*Spatial reasoning item data:*
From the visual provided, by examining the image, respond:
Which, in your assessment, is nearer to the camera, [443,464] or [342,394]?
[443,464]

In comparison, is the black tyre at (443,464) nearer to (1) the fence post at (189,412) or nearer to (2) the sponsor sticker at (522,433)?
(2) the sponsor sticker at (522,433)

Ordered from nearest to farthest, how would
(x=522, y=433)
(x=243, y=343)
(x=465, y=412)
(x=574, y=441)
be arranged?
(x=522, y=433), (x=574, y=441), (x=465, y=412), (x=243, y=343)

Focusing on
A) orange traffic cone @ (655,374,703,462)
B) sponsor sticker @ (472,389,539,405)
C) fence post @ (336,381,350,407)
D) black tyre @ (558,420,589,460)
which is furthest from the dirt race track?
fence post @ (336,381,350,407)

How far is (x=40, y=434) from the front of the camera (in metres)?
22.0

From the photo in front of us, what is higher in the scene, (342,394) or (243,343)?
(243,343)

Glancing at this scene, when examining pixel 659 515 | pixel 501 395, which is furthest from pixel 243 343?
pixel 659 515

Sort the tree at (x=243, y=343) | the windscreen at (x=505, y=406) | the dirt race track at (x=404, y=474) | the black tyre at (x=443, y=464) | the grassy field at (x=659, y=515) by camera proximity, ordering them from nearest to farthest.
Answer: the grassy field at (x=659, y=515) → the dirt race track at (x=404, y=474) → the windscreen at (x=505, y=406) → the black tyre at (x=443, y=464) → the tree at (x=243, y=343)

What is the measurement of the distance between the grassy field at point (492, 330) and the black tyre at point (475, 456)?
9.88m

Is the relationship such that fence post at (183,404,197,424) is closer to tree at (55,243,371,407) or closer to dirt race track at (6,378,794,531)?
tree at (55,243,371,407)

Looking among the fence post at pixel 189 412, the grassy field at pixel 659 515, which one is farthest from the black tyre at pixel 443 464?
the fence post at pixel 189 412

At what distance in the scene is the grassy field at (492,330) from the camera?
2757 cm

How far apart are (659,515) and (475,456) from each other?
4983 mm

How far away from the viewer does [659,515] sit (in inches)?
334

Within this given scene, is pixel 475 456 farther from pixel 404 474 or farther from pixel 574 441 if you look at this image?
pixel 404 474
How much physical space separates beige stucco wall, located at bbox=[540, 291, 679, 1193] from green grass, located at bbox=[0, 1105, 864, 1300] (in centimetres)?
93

*JOB:*
Reproduce verbatim the lines from the one containing "Sort the tree" through the one containing "Answer: the grassy", with both of those lines included.

*FINISHED ANSWER:*
Sort the tree at (x=243, y=343) | the windscreen at (x=505, y=406) | the dirt race track at (x=404, y=474) | the black tyre at (x=443, y=464) | the grassy field at (x=659, y=515) by camera proximity, ordering them from nearest to farthest.
Answer: the grassy field at (x=659, y=515) → the dirt race track at (x=404, y=474) → the windscreen at (x=505, y=406) → the black tyre at (x=443, y=464) → the tree at (x=243, y=343)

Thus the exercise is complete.